Object Detection with YOLO

  • Data Preparation: Given approximately 167 Koala Images and instructions to label those images and build a model on YOLO. I labeled images with the open-source online annotator LabelMe. Create a bounding box for every image and have 5 values one each such as label, x_min, y_min, x_max, y_max. After annotating all the images upload on Google Colab for further investigation. Import every JSON file and append those together to create a Txt file for each. Each txt file will contain 5 values and we know, but we need different values like x_mid, y_mid, width, and height. Calculate and process that Txt files, and finally create Txt files with expected values. Now match every image with a label to find the right image for processed images. Having 163 labels from 167 images discard 4 images and map those images with corresponding images. Now divide images with train and test and on train images use fold cross-validation with n_splits=3. Create a directory and save processed images, labels, and classes.

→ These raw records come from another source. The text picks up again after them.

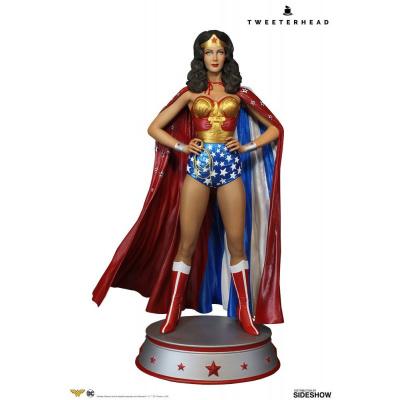 DC Comics: Wonder Woman Cape Variant Maquette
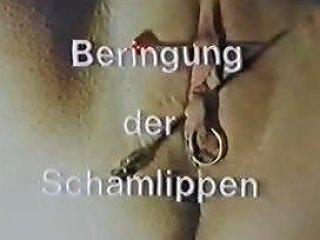 Beringung Der Schamlippen Sklavin Ulrike Porn 03 Xhamster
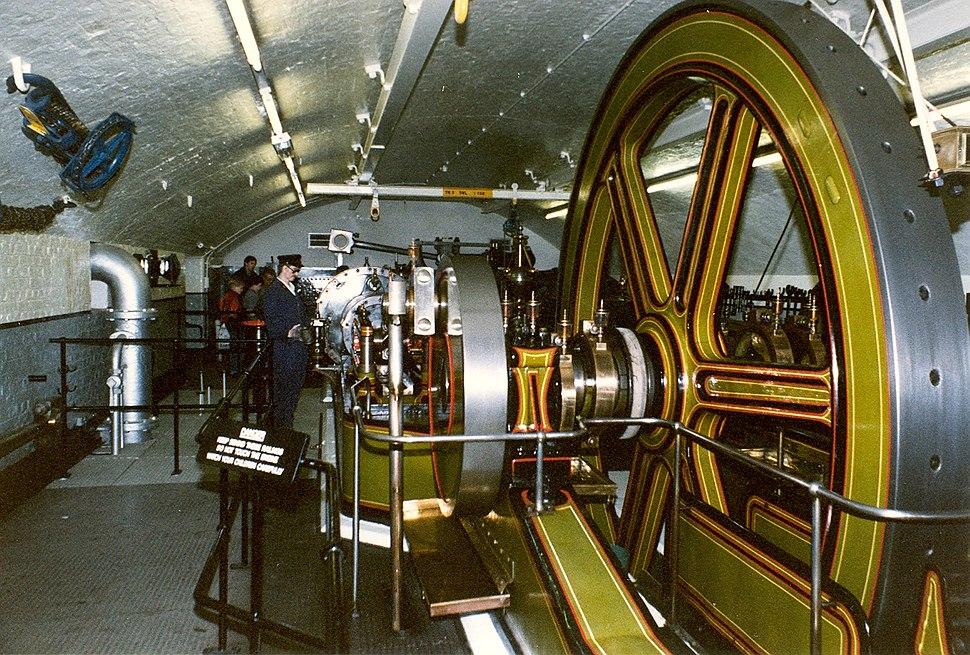 Tower bridge steam engine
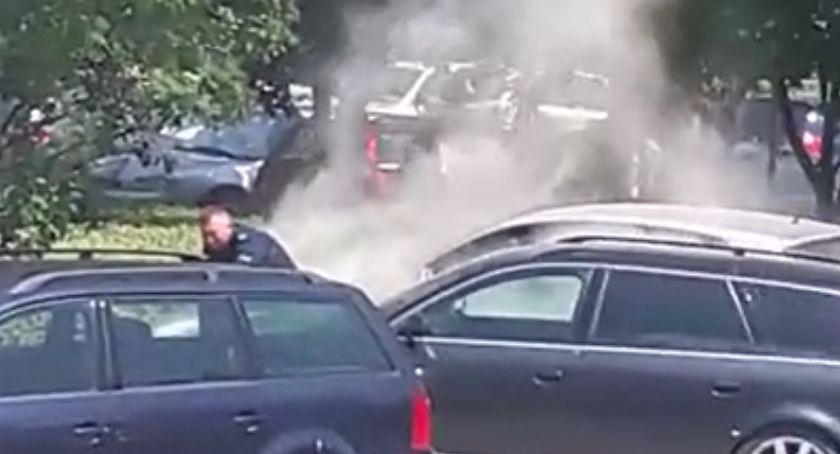 Komunikaty Policji, Samochód spłonął przed komendą policji Piekary - zdjęcie, fotografia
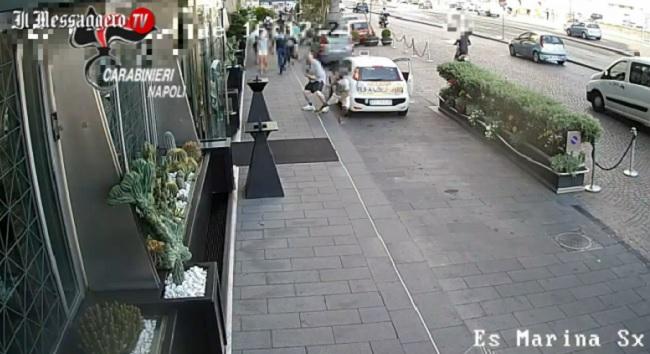 Un fotogramma dal video dello scippo (video.ilmessaggero.it)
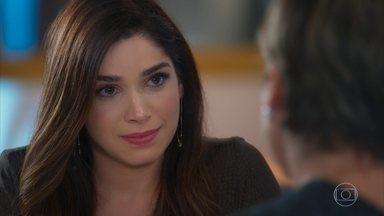 Micaela confessa a Helena que se encantou por Bruno - Helena aconselha a filha a resolver a situação com o primo de Verônica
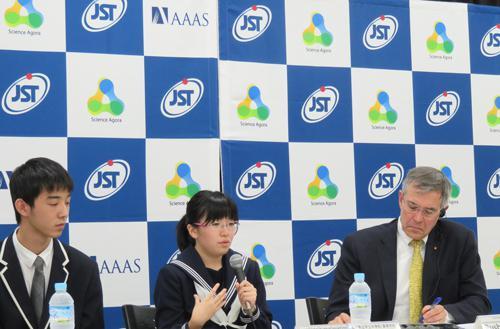 写真「サイエンスエンスアゴラ2016」初日の3日行われた「メディアセッション」で東日本大震災や熊本地震を経験した福島県や熊本県の高校生の話を真剣に聞くホルト氏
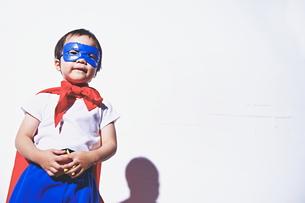 スーパーマンになりきっている男の子 FYI01034406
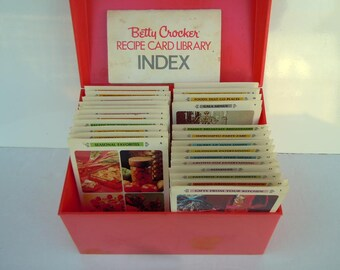 Vintage 1971 Betty Crocker Recipe Cards with Pink Recipe Box Indexed Cooking Library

  • YoLo Format Creation: To train the YOLO model, create a YAML file that contains the train, valid, number of classes, and classes. For validation 1 folds and the rest of the two folds are used as training data.

  • Import YOLO: You only look Once is the full form of YOLO. For this dataset, I used the yolov5 model with small weights. Clone the model with the current directory and install the requirements.txt. After checking the installation and running the pre-define detect the image. Now time to train the model, FYI I trained the model three times using different fold and image sizes. Universally I used batch size=16, epochs=50, images_size=220 one time and two times 640. Not done any Hyperparameter tuning which is a necessary point to train any pre-train model. If did that then the box loss would be decreased besides the evaluation metrics would be increased. But on top of that got better results on difference fold.

Fold box_Loss Precision Recall mAP
1 0.0209 0.963 0.978 0.993
1 0.02092 0.982 0.993 0.995
3 0.0199 0.992 0.993 0.995
  • Create An API: I created an API for better usability of the model with FastAPI. where set an endpoint to predict the bounding box of the image which I want to select.

END NOTEI learned a lot of things while doing this task, The preprocessing steps were interesting, and also selected a model for small images, We all know Yolo works better on high-resolution images like 640x640 or 1280x1280. Find out the perfect model and parameter is more interesting part while training a model like batch_size, optimizer, which weights better, and so on. Faced different types of challenges while creating API Locally with FastAPI finally solved those issues.